The restrictions will be lifted in early May if the outbreak is contained, an Agriculture Ministry official, Yoshihiro Kawada, told Bloomberg.
About 112,000 chickens will be slaughtered by local authorities on 14 April, media reports said. Japan began culling on 13 April after the discovery of the H-5 avian influenza virus that killed over 1,000 chickens at a farm in Taragi town, in the prefecture.
Japan breeds 260 million chickens for eggs and meat. Bird flu affects mostly birds but has been known to infect humans too.
However, there is believed to be no risk of the virus infecting humans through the consumption of chicken eggs or meat, Agricultural Ministry official Tomoyuki Takehisa told Reuters.
Korea and China Outbreaks
In neighboring South Korea, authorities have butchered about 11.9 million ducks and chickens as of 30 March, according to the nation's agriculture ministry.

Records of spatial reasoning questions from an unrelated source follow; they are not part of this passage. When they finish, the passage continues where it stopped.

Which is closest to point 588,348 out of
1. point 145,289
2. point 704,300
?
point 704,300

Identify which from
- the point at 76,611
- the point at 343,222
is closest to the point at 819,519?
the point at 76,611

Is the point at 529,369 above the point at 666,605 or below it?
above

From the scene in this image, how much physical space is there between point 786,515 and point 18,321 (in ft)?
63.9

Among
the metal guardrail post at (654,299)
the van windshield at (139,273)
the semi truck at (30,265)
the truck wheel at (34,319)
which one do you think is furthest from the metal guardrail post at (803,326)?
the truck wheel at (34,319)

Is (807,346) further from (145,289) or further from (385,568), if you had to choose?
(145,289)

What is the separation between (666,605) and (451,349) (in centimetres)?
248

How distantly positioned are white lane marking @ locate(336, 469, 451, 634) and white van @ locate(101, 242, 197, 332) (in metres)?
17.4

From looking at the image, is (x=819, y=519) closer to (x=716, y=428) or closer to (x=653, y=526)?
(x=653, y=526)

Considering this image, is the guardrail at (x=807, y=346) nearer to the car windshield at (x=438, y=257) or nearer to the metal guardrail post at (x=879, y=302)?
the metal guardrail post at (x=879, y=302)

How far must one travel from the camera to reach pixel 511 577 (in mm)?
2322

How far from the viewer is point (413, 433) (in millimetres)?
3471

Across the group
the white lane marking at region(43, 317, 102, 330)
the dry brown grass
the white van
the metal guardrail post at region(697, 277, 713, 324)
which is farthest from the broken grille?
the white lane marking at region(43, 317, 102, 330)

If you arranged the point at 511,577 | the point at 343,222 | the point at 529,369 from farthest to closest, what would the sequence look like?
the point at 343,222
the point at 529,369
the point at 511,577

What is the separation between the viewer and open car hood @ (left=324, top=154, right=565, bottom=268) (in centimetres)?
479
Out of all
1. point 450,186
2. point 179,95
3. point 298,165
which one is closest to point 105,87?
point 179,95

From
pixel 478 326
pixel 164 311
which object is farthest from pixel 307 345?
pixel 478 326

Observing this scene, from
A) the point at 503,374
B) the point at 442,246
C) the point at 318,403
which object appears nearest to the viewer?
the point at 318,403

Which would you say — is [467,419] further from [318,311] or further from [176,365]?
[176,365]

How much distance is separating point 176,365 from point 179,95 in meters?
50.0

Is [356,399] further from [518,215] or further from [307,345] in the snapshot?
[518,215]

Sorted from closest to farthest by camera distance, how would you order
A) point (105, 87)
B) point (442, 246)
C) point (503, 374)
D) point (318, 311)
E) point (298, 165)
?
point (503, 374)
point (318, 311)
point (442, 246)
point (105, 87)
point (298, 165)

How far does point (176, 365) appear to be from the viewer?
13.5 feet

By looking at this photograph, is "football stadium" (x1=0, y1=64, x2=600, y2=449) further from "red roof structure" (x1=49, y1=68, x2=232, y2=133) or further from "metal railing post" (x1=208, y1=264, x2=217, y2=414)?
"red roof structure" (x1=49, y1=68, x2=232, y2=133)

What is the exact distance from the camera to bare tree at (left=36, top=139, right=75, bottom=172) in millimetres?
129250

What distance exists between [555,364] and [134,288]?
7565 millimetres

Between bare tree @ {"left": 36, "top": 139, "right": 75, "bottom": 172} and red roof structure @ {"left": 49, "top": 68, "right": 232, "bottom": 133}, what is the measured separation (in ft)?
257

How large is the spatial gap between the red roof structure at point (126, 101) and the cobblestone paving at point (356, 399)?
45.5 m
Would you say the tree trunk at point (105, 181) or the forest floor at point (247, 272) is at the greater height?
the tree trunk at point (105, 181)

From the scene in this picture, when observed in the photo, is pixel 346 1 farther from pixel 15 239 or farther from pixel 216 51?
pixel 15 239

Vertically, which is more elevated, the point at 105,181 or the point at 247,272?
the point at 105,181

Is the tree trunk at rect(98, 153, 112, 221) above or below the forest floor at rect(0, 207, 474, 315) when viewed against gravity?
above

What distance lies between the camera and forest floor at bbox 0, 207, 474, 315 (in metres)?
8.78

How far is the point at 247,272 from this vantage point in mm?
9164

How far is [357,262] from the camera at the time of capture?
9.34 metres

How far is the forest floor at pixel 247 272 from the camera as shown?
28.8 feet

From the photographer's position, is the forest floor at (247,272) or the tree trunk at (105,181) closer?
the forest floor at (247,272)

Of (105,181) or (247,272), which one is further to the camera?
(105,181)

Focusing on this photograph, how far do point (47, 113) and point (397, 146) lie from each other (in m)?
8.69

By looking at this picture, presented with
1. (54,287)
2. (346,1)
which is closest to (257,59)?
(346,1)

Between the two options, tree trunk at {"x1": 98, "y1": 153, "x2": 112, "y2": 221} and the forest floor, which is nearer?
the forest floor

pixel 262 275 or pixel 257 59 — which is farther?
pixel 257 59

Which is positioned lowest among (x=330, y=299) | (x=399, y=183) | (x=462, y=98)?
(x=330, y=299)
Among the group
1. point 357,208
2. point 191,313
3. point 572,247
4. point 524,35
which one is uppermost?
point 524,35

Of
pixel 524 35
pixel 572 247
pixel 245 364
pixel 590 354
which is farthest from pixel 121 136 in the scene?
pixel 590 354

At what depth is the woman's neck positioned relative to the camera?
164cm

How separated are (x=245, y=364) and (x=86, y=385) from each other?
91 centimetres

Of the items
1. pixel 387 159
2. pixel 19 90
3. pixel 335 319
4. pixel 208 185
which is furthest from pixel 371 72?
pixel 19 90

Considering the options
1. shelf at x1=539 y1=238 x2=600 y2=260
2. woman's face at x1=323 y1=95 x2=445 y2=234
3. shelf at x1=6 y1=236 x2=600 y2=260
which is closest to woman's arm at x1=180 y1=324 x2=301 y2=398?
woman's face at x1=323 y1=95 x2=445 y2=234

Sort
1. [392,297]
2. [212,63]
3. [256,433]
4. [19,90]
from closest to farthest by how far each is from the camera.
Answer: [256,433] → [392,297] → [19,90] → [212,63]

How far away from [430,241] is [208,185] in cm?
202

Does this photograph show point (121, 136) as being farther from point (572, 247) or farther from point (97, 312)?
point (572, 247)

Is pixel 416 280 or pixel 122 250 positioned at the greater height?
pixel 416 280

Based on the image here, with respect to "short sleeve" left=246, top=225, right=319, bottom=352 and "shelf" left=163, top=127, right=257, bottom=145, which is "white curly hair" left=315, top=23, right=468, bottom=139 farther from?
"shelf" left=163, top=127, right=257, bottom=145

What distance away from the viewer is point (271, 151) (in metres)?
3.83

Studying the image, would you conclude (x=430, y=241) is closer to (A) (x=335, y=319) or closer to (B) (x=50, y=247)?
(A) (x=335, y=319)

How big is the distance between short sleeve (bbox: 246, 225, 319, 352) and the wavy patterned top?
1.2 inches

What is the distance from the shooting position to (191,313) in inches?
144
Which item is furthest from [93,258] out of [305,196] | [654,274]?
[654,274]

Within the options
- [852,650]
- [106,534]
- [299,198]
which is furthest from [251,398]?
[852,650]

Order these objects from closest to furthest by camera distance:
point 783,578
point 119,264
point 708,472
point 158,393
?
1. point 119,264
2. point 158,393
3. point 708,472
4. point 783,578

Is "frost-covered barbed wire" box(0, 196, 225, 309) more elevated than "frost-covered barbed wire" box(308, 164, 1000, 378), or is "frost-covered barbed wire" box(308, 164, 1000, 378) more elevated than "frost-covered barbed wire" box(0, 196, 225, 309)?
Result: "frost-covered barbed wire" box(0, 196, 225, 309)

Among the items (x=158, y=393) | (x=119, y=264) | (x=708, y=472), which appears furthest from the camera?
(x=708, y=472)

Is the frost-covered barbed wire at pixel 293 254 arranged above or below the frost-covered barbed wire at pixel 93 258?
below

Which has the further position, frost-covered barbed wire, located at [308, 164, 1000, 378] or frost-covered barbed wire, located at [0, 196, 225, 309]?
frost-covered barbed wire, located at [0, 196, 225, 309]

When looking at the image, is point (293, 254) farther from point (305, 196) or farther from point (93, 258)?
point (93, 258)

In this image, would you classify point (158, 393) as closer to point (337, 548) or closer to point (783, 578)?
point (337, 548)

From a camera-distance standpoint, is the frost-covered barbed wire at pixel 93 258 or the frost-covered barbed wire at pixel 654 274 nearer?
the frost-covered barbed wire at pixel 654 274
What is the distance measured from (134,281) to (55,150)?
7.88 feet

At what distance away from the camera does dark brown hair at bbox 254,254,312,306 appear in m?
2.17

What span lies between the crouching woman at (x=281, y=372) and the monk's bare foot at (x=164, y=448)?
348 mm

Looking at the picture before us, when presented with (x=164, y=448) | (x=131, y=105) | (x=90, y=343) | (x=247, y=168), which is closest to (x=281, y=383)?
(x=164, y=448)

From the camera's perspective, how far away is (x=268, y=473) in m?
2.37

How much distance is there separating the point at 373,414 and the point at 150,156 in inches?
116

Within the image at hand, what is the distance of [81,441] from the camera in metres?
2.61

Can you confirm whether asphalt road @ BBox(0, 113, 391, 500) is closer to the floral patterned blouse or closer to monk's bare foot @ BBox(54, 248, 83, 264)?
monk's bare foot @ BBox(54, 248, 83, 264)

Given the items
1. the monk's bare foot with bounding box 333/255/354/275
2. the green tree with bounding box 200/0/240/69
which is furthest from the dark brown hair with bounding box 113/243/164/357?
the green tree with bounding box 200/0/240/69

Poultry demand tanked some 70% following the outbreak of the H5N8 avian influenza virus in January, South Korea said in February 2013.
Elsewhere, Chinese authorities arrested a man in February for spreading rumours about the deadly H7N9 bird flu pandemic that emerged in the country last year.
The man, named Zhou, allegedly posted online that a pregnant female doctor and her unborn baby died after she contracted the virus in the Hubei Province.
The spread of the H7N9 virus among poultry in markets in China's Guangxi Province has increased the risk of the virus spreading to neighbouring countries, posing a greater human health risk, the United Nations' Food and Agriculture Organization (FAO) said on 5 February.
South Korea has not reported any cases of the H7N9 strain, which has killed people in China. Nor have there been any reported cases of H5N8 in people.
In late January, South Korea even imposed a 12-hour lockdown on fowl farms in the provinces of Gyeonggi, North and South Chungcheong, after culling over 640,000 chickens. The lockdown restricted the movement of animals, people and vehicles.
In the earlier bird flu outbreak in Japan, spanning November 2010 through March 2011, authorities culled 1.83 million chickens across 24 farms in nine prefectures.